Once I do that, the Synchronize dialog box will appear.
If you look inside this box, you’ll see all the options for the settings you can share with other images. Since I changed some slider positions in the Basic menu along with some cropping a bit, I’ll check off each of the boxes that aren’t currently checked off. When done, I’ll click the OK button and watch as the remaining photos are updated. Now, if you look at the thumbnails, you’ll see that they are brighter and have been cropped. And it only took a few seconds to complete. Much more efficient use of my time than having them update after each and every change I make.

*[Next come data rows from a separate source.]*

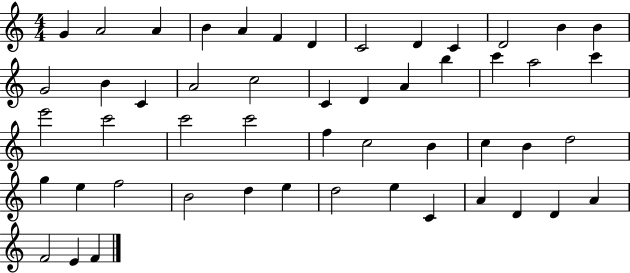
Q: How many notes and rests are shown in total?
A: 51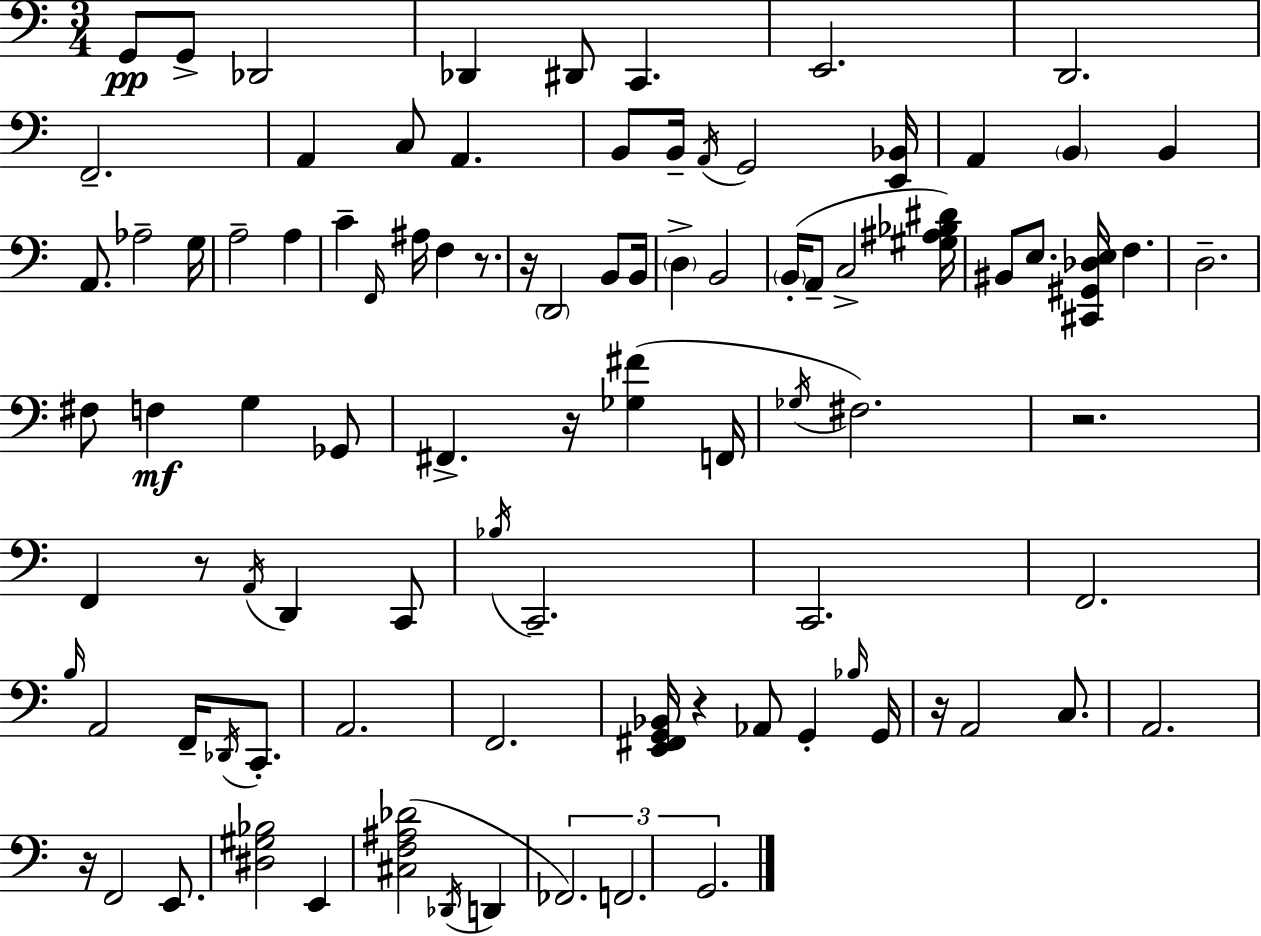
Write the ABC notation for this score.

X:1
T:Untitled
M:3/4
L:1/4
K:C
G,,/2 G,,/2 _D,,2 _D,, ^D,,/2 C,, E,,2 D,,2 F,,2 A,, C,/2 A,, B,,/2 B,,/4 A,,/4 G,,2 [E,,_B,,]/4 A,, B,, B,, A,,/2 _A,2 G,/4 A,2 A, C F,,/4 ^A,/4 F, z/2 z/4 D,,2 B,,/2 B,,/4 D, B,,2 B,,/4 A,,/2 C,2 [^G,^A,_B,^D]/4 ^B,,/2 E,/2 [^C,,^G,,_D,E,]/4 F, D,2 ^F,/2 F, G, _G,,/2 ^F,, z/4 [_G,^F] F,,/4 _G,/4 ^F,2 z2 F,, z/2 A,,/4 D,, C,,/2 _B,/4 C,,2 C,,2 F,,2 B,/4 A,,2 F,,/4 _D,,/4 C,,/2 A,,2 F,,2 [E,,^F,,G,,_B,,]/4 z _A,,/2 G,, _B,/4 G,,/4 z/4 A,,2 C,/2 A,,2 z/4 F,,2 E,,/2 [^D,^G,_B,]2 E,, [^C,F,^A,_D]2 _D,,/4 D,, _F,,2 F,,2 G,,2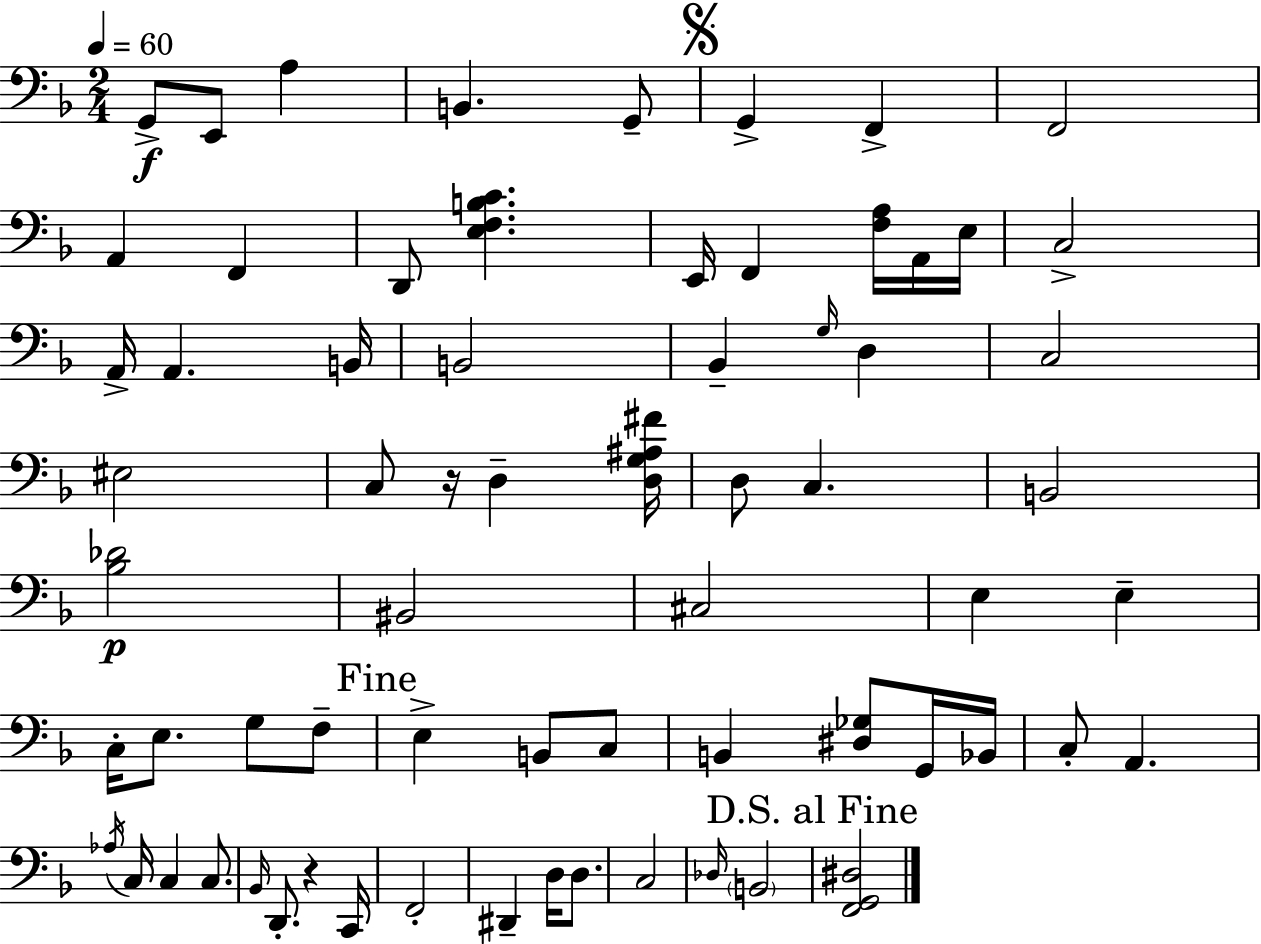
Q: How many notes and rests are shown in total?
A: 68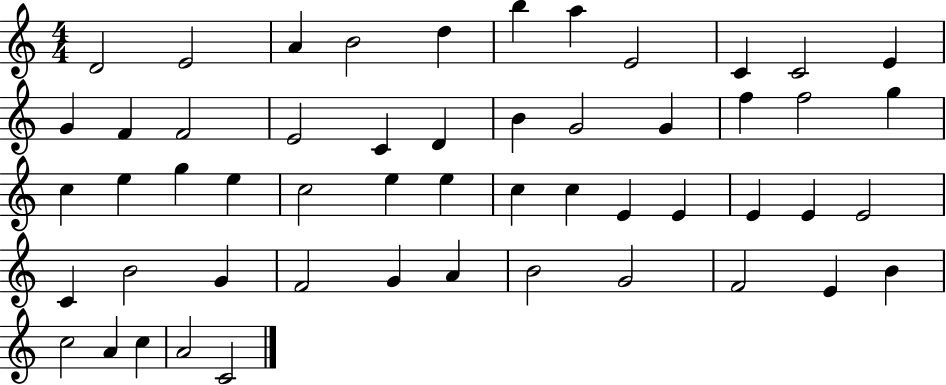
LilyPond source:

{
  \clef treble
  \numericTimeSignature
  \time 4/4
  \key c \major
  d'2 e'2 | a'4 b'2 d''4 | b''4 a''4 e'2 | c'4 c'2 e'4 | \break g'4 f'4 f'2 | e'2 c'4 d'4 | b'4 g'2 g'4 | f''4 f''2 g''4 | \break c''4 e''4 g''4 e''4 | c''2 e''4 e''4 | c''4 c''4 e'4 e'4 | e'4 e'4 e'2 | \break c'4 b'2 g'4 | f'2 g'4 a'4 | b'2 g'2 | f'2 e'4 b'4 | \break c''2 a'4 c''4 | a'2 c'2 | \bar "|."
}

How to Update Individual Photos After the Fact
You may be wondering how you can update individual photos after you applied these changes across the board. Perhaps all the images weren’t as similar as you though or perhaps some changes need to be decreased in intensity or increased in intensity. Whatever the case, all that needs to be done is to have the specific thumbnail for the image you’d like to change clicked on and then edit as you would on any other occasion. The point is, just because you made some mass edits doesn’t mean you can’t make additional edits later on. Remember, the changes you make in Camera Raw are non-destructive, so they can be added to or reversed at any time.
I know this was a simple post, but I think these were very valuable tips to share. If you have any questions or concerns, please leave them in the comment section below. Thanks for reading!